One of the biggest new markets for chip makers is automobiles and autonomous vehicles, and NXP’s chips are used for things like running a car’s internal network of electronics.
NXP, which is based in the Netherlands and trades on Nasdaq, also makes chips for secure credit cards. Mr. Aberle said last week’s large-scale disruption of the internet, caused largely by hackers exploiting security flaws in connected devices, showed opportunities in this market.
Qualcomm said it expected to achieve $500 million in annual cost savings within two years after the transaction closes. The combined company would have more than $30 billion in annual revenue.
“The NXP acquisition accelerates our strategy to extend our leading mobile technology into robust new opportunities, where we will be well positioned to lead by delivering integrated semiconductor solutions at scale,” Steve Mollenkopf, the Qualcomm chief executive, said in a statement.

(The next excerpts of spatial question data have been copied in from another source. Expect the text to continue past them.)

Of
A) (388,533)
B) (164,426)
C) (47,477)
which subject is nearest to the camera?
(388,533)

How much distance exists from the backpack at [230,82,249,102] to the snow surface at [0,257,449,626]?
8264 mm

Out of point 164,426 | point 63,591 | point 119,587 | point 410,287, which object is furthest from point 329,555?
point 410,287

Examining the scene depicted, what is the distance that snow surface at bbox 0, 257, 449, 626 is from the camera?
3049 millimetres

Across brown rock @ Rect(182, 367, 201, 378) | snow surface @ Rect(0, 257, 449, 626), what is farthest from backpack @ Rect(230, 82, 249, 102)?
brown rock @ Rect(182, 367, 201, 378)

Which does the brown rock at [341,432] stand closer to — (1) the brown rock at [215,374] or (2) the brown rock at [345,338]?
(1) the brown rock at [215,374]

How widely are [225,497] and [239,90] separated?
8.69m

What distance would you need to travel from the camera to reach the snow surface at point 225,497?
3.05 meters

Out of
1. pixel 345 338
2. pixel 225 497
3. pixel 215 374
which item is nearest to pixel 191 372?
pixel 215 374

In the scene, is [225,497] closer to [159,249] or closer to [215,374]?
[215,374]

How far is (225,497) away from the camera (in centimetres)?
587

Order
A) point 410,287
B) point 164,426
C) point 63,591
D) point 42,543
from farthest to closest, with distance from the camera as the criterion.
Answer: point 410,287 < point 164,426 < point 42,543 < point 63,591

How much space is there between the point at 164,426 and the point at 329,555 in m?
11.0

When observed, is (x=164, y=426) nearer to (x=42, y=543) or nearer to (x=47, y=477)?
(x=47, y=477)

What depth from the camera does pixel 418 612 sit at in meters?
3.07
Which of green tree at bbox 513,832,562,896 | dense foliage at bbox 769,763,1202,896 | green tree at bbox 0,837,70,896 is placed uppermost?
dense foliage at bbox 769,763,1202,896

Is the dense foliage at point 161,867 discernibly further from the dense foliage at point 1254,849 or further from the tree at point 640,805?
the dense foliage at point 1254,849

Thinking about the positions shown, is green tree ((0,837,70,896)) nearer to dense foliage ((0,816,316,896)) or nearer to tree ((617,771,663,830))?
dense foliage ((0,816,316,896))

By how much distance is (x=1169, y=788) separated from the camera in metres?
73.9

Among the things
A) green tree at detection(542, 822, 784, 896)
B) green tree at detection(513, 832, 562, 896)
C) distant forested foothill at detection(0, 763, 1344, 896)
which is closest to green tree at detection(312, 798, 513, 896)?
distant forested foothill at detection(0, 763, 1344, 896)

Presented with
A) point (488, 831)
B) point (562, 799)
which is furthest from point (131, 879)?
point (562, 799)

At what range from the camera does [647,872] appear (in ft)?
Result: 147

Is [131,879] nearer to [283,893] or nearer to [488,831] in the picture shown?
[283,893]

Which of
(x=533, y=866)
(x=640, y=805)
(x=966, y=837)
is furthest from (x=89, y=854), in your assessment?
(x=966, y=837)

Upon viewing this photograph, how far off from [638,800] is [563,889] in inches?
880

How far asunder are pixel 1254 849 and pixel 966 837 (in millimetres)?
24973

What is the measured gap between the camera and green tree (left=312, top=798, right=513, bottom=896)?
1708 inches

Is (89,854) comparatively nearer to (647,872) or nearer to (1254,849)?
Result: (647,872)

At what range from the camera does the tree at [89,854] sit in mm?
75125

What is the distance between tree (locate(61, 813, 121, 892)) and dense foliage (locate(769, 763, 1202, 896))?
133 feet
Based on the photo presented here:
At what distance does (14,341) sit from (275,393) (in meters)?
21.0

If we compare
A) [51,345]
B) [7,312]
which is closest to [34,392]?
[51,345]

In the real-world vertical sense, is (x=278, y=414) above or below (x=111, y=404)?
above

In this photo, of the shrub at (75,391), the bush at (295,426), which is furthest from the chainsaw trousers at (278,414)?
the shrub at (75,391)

Under the terms of the deal, NXP investors would receive $110 in cash for each share they own. That represents an 11-percent premium to NXP’s closing price on Wednesday. Including the assumption of debt, the deal is valued at $47 billion. Standard & Poor’s Global Market Intelligence said it would be the largest European technology deal ever.
News that the companies were talking emerged last month. The transaction, which is subject to regulatory and shareholder approval, is expected to close by the end of 2017.
“United in a common strategy, the complementary nature of our technologies and the scale of our portfolios will give us the ability to drive an accelerated level of innovation and value for the whole ecosystem,” said Richard L. Clemmer, the NXP chief executive.
But Qualcomm has a spotty track record on big mergers, Mr. Hung noted, and NXP has things like manufacturing centers in which Qualcomm has no experience. “It’s definitely a high-risk-high-reward move for them,” Mr. Hung said.
Some of the risk is eased, Mr. Aberle said, because Qualcomm can pay for part of the deal with the cash it has overseas, in excess of $25 billion.